Some mentorship programs might not reach male students through formal initiatives, but because of an individual’s unique approach. Harkins makes sure that all TIP promotional materials include photos with men, even though the College of Natural Sciences is majority female and many pictures only include women. She seeks out male mentors to work at the reception desk: “I go out and beat the bushes for men because I want them role-modeling. I want males to see a male behind a desk and know it’s okay to do that.”
Paredes said addressing men’s needs is a challenge at a time when women still face gender barriers. He said he has received criticism from women for saying that men require some targeted support.
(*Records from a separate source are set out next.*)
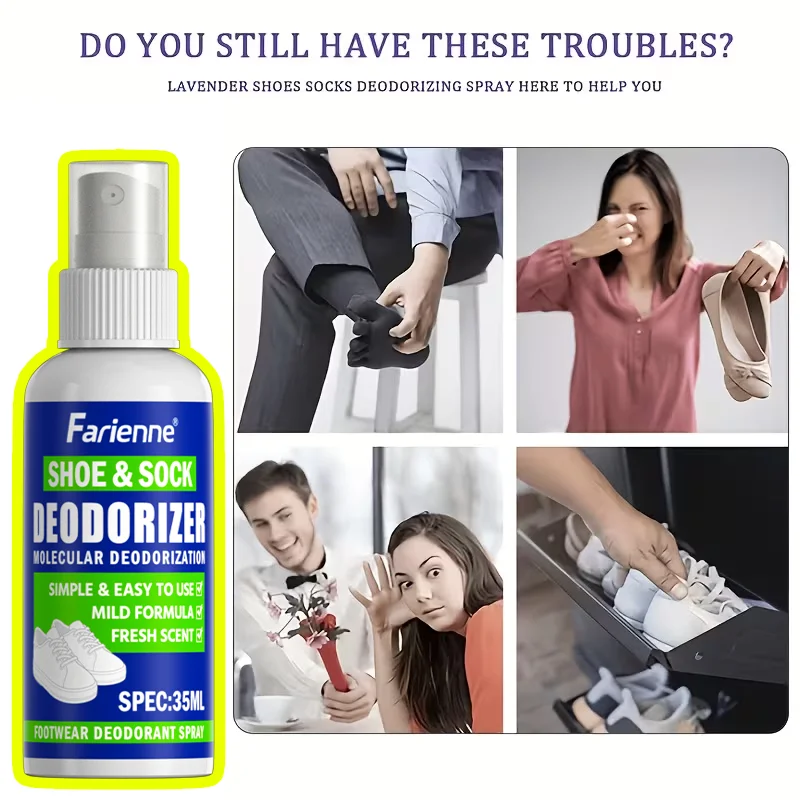Farienne Shoe & Sock Deodorizer Spray 35ml - Footwear Odor Eliminator For Sneakers, Boots, Gym Shoes, Quick Fresh Scent, Gentle thumbnail 3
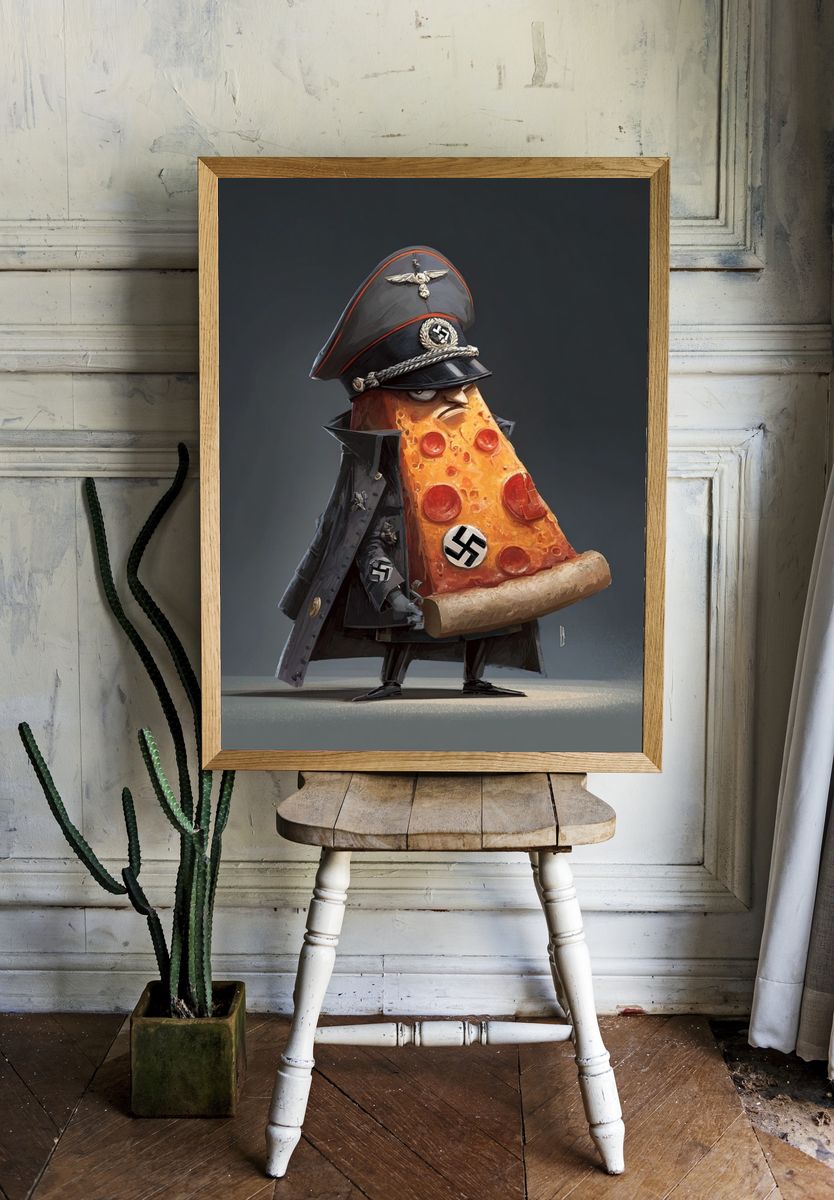 Satirical Pizza Dictator Poster. — room view 1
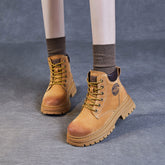Women Retro Classic Leather Hiking Work Boots Newgew Shoes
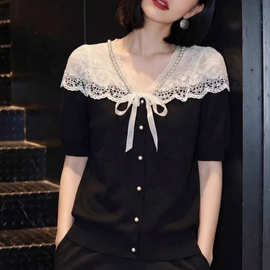 设计感蕾丝拼接V领短袖衬衫女黑色蝴蝶结显瘦百搭上衣夏2026新款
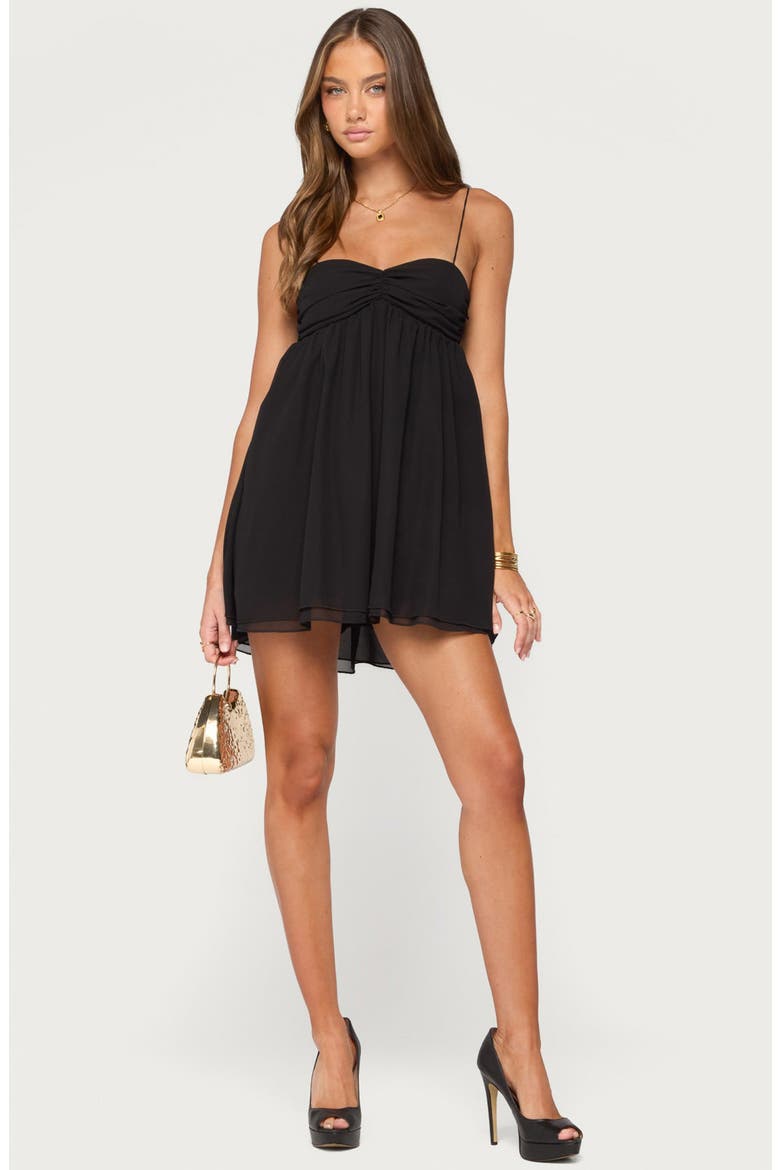 Ariellah Chiffon Babydoll Minidress, Alternate, color, BLACK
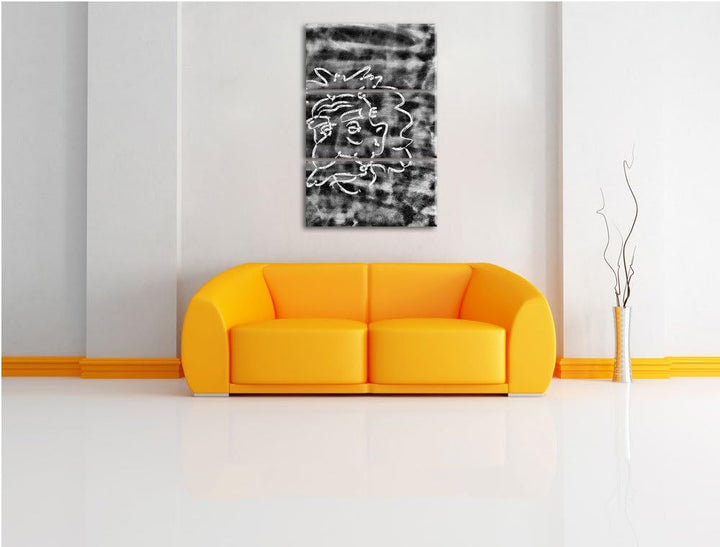 Pixxprint Albert Einstein als Leinwandbild | Grösse: 3 Teilig (120x80) | Wandbild| Kunstdruck | fert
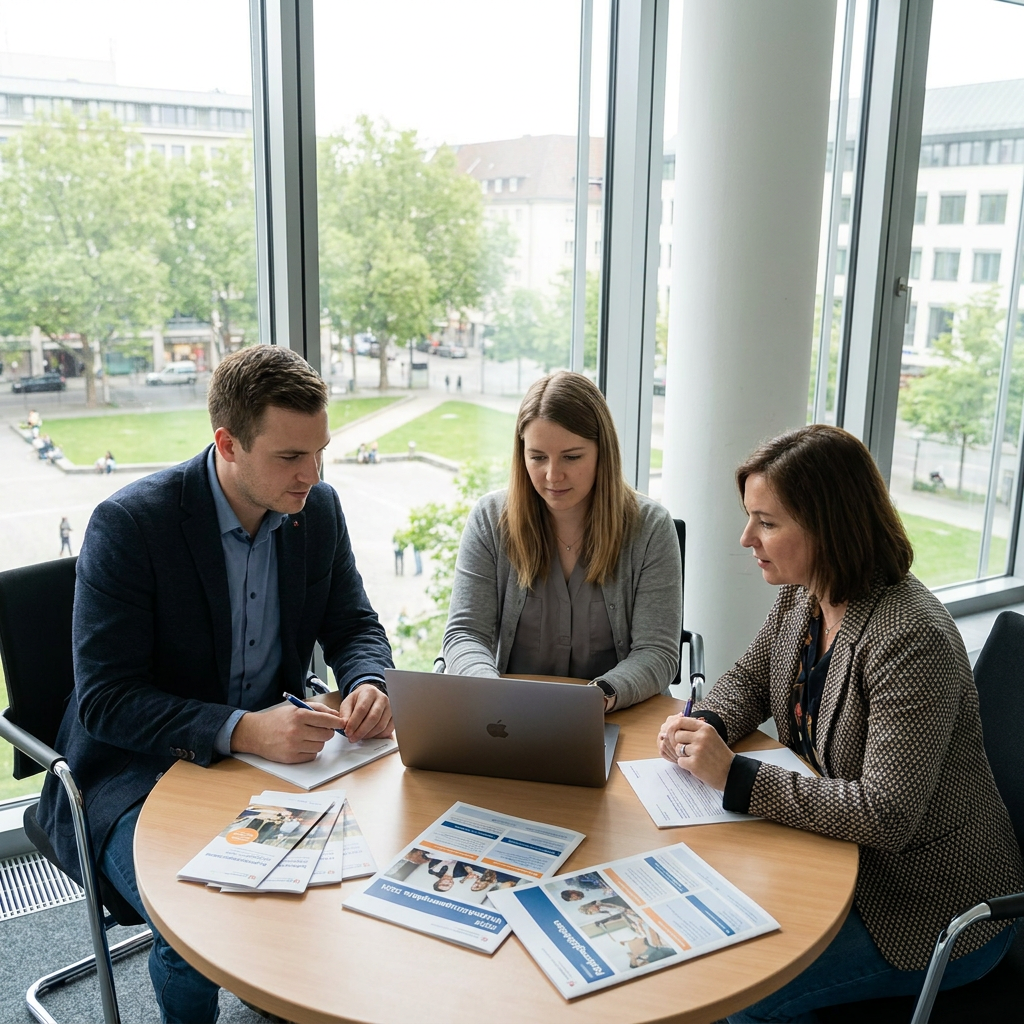 Zwei Beschäftigte sprechen mit einer Beraterin über Weiterbildung an einem hellen Besprechungstisch, Unterlagen und Laptop liegen bereit.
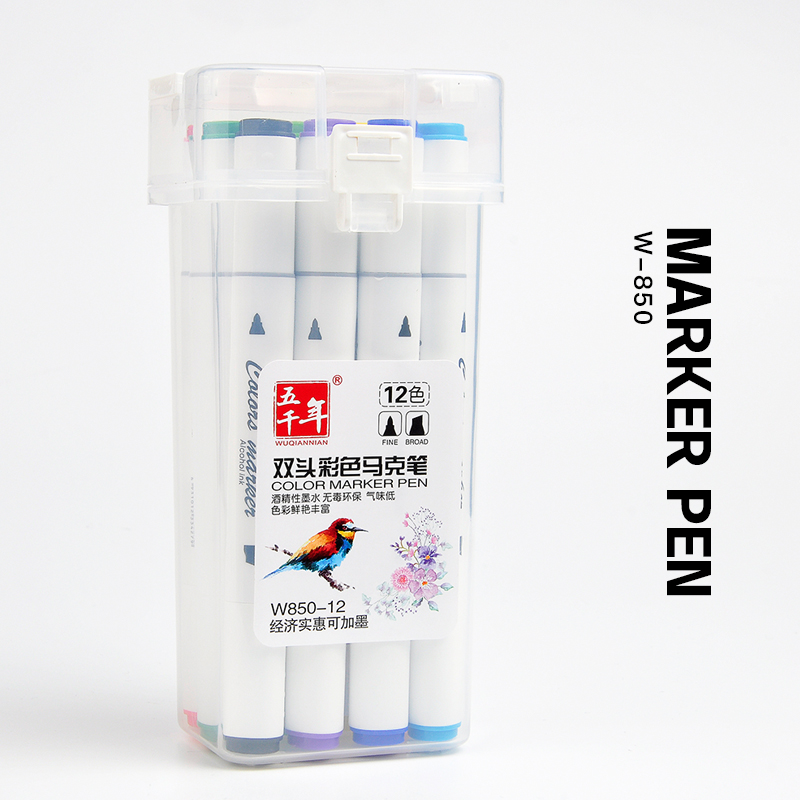Wuqiannian Stationery Colored Plastic Permanent Marker Pens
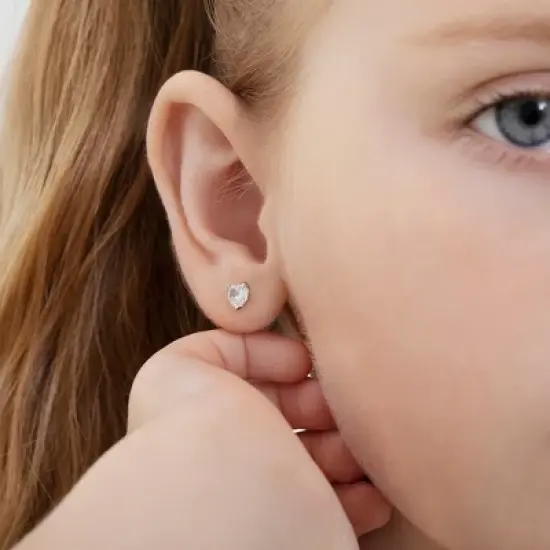 Girls' Tiny CZ Heart Screw Back 14k Gold Earrings - In Season Jewelry image {2}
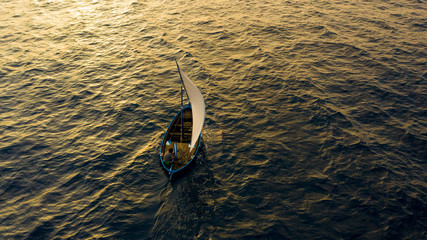 Traditional Sailing vessel use in the Maldives for transportation © aryfahmed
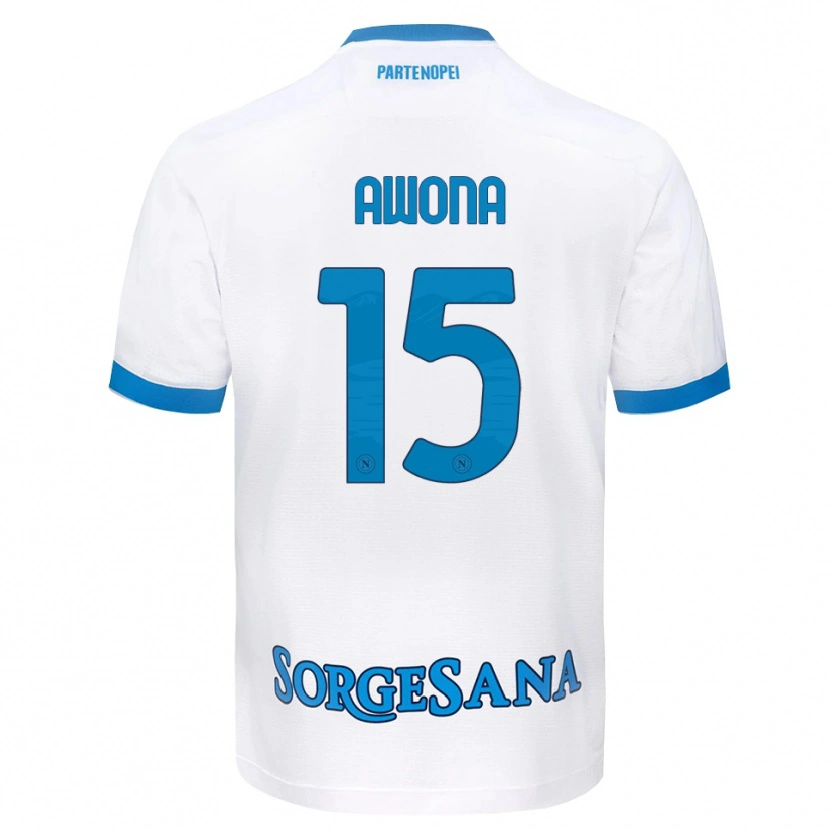 Danxen Hombre Camiseta Aurelle Awona #15 Blanco Azul Cielo 2ª Equipación 2026/27 La Camisa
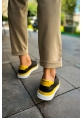 OGR979 Santoni GBT Spor Erkek Ayakkabı SIYAH/SARI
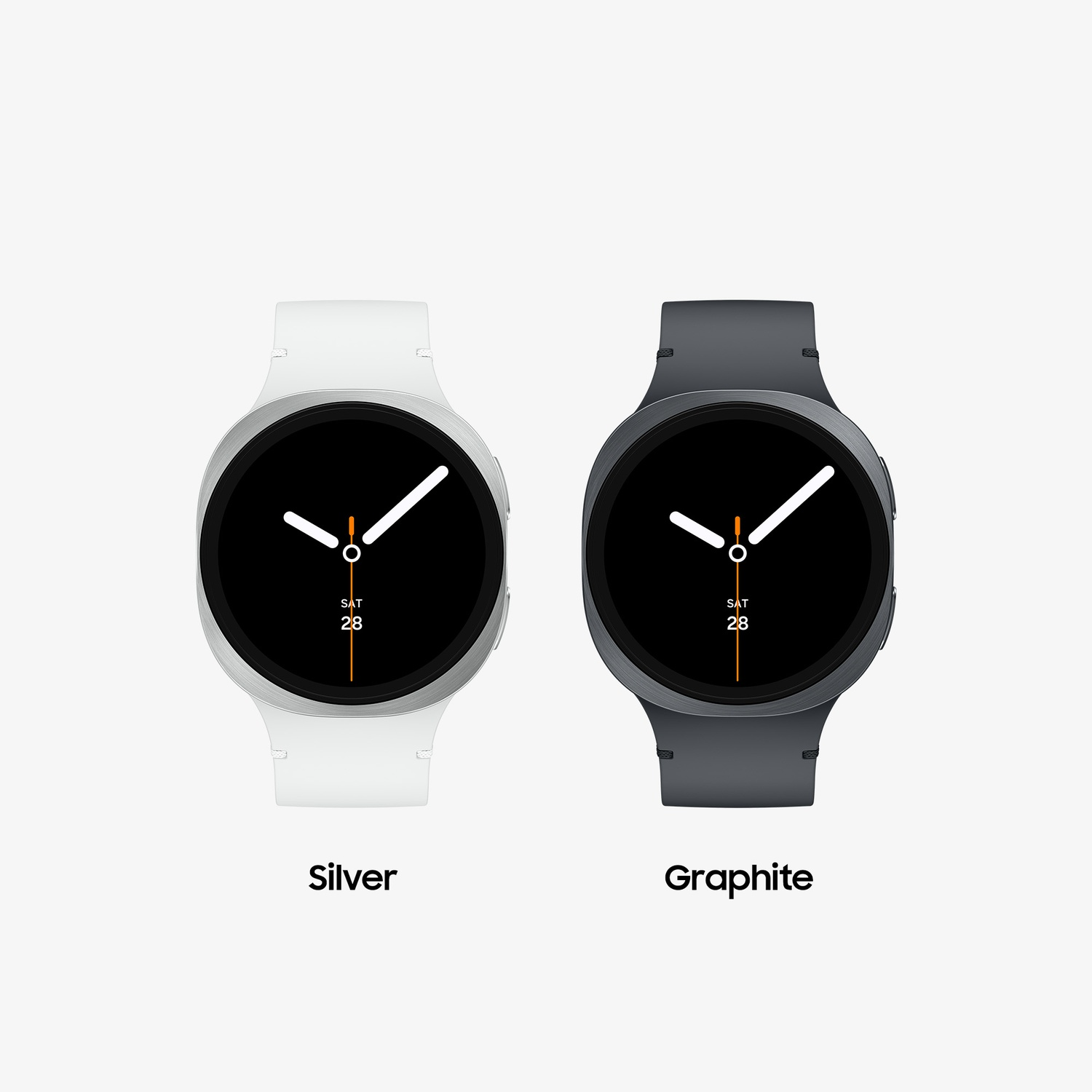 Due smartwatch, argento e grafite. Ognuno ha uno schermo nero che mostra l'ora, la data e le lancette bianche. Argento è etichettato 'Silver', grafite 'Graphite'.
Laude helped create the first version of the university’s predictive analytics tool and was senior vice provost for enrollment and graduation management. He said that because of legal concerns, the university prevented his team from including race or gender as a predictive indicator.
Still, something is preventing UT-Austin men from reaching parity with women. “Males don’t do as well in school as they could and should,” Paredes said. “Some people claim male youth culture doesn’t esteem academic success.”
“Most things that are female-dominated have lower social status,” Riegle-Crumb said. She thinks that as the graduation trends continue, education is becoming feminized and, possibly, less attractive to young men.
Diego Macias was a TIP mentor and will join Teach for America after graduation. He echoed Riegle-Crumb: “Education is feminized, and it’s like, why? Education shouldn’t have a gender. Everybody needs to be educated.”
Macias, a Human Development and Family Sciences major, said he can count on one hand the number of men in his classes. “When I switched to this from neuroscience, my parents weren’t super thrilled by it, and I think it’s hard for males to feel comfortable making a decision like that,” Macias said.
If a male student is struggling or lacks passion for his studies and also is low-income or the first in his family to attend college, he may get “survivor’s guilt,” both Gutierrez and Macias said. He may feel he could support his family better by working than going into debt for school. “They get comfortable earning a certain income, and then they don’t want to go back,” Macias said.